• [Aim]:
From the records below, write out word for word the lines that begin at the one containing "State the order of" and stop after the one containing "3. (x=43, y=75)".

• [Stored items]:
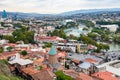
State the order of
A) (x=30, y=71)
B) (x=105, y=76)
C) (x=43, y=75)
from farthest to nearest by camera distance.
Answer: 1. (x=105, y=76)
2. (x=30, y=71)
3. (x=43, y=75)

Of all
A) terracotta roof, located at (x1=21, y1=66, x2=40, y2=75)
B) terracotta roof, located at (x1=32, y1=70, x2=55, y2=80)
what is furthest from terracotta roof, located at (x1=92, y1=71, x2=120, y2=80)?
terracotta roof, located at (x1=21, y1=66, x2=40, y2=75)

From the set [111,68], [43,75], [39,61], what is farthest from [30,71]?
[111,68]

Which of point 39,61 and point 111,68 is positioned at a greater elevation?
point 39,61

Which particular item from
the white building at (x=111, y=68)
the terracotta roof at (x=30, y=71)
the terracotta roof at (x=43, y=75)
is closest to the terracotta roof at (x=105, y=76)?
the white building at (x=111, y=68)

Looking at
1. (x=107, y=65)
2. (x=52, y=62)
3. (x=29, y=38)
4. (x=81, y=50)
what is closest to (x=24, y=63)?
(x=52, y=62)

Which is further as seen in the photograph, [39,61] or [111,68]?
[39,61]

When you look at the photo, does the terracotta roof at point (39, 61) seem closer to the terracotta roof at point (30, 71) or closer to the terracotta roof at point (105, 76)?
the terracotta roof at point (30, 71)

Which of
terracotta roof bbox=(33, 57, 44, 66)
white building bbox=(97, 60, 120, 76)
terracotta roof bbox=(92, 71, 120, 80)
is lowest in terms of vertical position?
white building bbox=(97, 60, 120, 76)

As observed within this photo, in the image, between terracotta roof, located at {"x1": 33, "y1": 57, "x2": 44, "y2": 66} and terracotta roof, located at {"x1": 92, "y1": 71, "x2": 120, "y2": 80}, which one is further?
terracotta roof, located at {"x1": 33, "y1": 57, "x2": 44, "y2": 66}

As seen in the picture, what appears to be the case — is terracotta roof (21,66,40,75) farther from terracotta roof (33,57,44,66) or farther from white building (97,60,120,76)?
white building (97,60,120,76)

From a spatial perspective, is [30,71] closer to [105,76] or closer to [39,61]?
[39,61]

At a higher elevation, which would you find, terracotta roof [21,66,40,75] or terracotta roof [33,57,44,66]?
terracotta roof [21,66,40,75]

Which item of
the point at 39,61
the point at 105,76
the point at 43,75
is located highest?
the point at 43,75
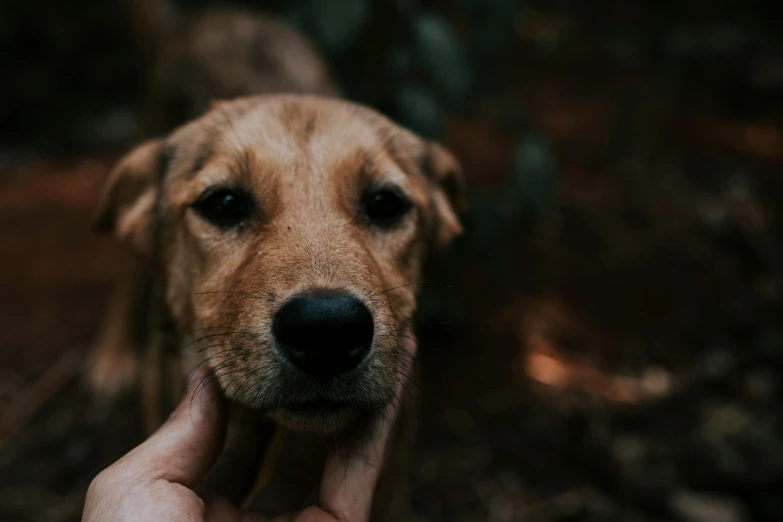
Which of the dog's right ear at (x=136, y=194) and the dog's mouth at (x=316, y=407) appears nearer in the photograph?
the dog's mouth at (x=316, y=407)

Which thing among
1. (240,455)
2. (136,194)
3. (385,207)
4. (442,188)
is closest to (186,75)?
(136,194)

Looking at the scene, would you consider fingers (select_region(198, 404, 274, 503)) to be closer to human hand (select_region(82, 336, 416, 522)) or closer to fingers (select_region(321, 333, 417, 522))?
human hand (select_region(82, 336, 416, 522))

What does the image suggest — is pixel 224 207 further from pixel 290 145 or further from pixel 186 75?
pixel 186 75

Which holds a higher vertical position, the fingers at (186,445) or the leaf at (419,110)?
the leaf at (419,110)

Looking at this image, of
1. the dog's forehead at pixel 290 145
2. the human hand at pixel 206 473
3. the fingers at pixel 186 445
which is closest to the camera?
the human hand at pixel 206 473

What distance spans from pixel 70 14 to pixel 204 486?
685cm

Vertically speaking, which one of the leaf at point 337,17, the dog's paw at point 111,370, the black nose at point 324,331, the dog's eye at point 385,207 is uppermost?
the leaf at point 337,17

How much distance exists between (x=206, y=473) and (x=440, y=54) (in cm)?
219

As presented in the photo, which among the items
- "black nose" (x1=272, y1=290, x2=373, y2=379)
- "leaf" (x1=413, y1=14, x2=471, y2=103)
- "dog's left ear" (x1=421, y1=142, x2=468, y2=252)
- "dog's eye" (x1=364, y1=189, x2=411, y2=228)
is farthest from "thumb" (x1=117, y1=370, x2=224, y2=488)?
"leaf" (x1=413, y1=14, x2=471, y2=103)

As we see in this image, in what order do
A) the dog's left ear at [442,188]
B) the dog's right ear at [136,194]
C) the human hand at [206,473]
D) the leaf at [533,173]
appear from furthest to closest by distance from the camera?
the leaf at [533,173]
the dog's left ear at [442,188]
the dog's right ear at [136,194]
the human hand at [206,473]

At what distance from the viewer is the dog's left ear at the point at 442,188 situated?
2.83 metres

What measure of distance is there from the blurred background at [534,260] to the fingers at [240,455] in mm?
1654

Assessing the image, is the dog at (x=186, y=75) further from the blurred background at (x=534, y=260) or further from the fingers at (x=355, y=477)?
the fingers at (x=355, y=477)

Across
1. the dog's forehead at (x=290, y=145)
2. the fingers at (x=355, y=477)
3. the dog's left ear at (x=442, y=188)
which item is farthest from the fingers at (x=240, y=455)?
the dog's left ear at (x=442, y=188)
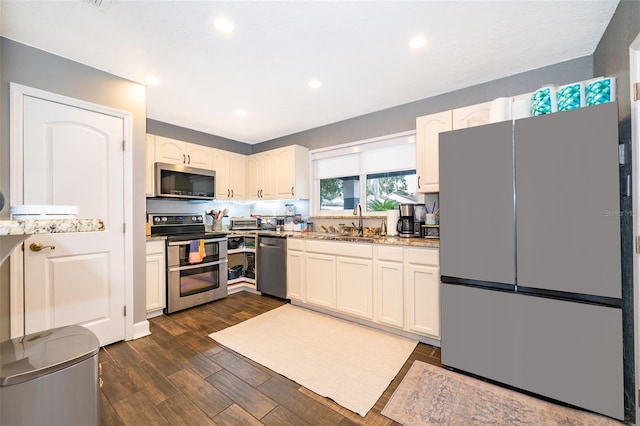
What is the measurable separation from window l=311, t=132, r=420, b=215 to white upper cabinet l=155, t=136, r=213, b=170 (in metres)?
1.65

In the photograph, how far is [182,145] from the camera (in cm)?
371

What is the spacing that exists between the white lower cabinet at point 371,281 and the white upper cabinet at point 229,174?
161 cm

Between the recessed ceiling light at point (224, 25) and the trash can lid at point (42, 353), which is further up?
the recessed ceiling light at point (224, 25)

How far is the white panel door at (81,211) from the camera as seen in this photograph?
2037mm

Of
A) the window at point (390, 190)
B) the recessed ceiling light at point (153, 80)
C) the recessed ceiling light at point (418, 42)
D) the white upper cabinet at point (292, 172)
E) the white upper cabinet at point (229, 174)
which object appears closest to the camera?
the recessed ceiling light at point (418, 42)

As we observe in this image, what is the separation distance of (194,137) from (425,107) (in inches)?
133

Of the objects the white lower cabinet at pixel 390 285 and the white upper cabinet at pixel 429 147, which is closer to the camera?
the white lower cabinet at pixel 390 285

* * *

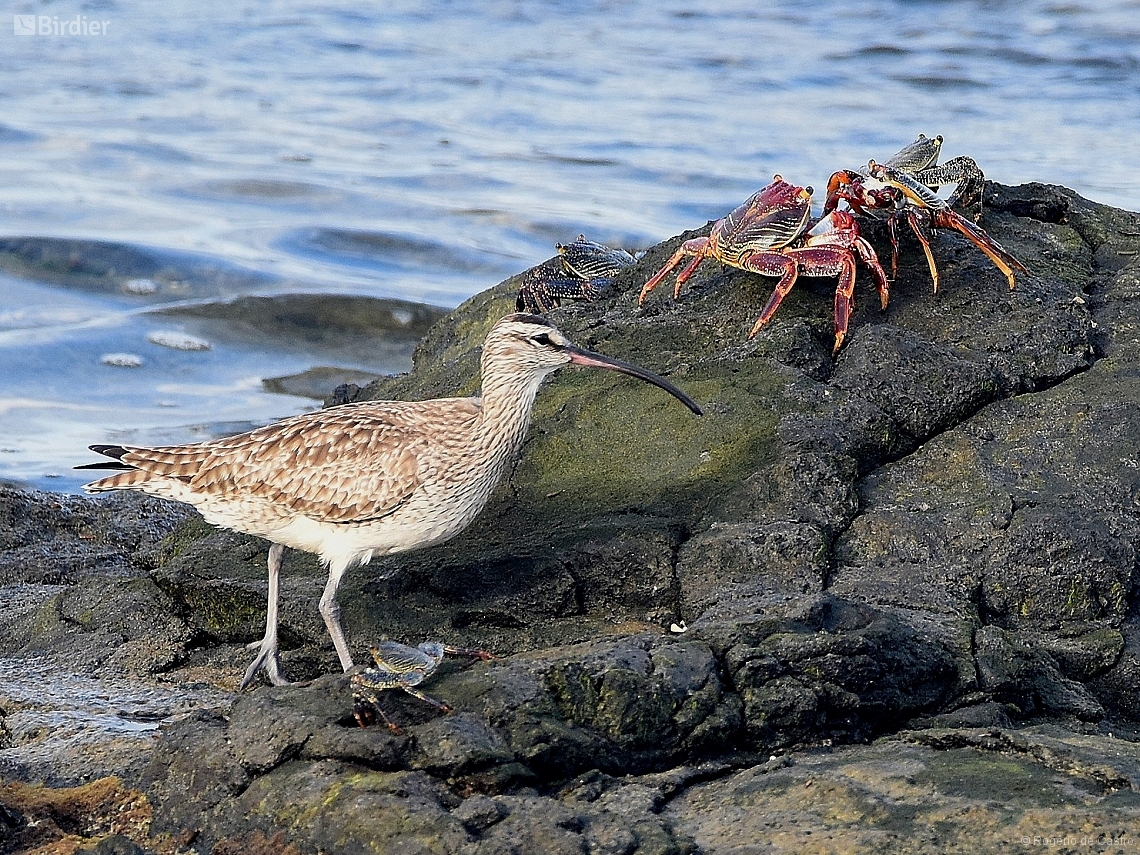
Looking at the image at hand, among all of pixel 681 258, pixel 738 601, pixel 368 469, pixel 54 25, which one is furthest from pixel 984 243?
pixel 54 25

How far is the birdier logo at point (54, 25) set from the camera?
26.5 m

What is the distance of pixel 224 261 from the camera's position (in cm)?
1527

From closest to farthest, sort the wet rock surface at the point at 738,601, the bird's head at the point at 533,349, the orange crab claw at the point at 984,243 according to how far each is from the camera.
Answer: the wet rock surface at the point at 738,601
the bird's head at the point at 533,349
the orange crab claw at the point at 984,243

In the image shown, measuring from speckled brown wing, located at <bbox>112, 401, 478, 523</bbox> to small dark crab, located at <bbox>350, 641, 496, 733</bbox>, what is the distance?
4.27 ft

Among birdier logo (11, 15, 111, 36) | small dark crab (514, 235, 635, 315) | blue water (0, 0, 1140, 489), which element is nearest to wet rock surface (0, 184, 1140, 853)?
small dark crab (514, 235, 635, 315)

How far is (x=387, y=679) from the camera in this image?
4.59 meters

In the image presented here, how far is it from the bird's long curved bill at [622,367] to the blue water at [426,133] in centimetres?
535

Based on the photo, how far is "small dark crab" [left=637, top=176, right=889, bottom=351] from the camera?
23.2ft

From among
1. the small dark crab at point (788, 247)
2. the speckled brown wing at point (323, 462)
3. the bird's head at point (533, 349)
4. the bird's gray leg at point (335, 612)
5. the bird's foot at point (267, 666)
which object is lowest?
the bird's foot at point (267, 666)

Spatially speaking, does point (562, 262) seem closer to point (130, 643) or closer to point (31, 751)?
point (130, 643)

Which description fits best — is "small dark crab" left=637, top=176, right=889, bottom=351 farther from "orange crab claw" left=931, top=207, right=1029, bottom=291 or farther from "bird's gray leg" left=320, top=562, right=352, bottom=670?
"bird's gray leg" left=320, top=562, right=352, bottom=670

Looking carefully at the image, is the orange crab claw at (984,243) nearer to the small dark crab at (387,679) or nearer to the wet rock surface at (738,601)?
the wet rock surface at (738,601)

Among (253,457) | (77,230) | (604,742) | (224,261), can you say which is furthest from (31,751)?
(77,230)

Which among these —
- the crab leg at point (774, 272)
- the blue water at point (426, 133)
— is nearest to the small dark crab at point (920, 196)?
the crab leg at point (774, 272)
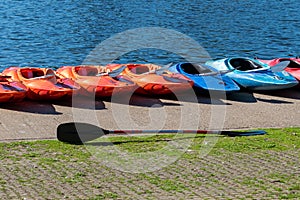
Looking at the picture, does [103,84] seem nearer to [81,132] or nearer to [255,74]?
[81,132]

• [Answer]:
State the order of
A) (x=30, y=71)
B) (x=105, y=76)
C) (x=43, y=75)
from farthest to nearest by camera distance.
Answer: 1. (x=105, y=76)
2. (x=30, y=71)
3. (x=43, y=75)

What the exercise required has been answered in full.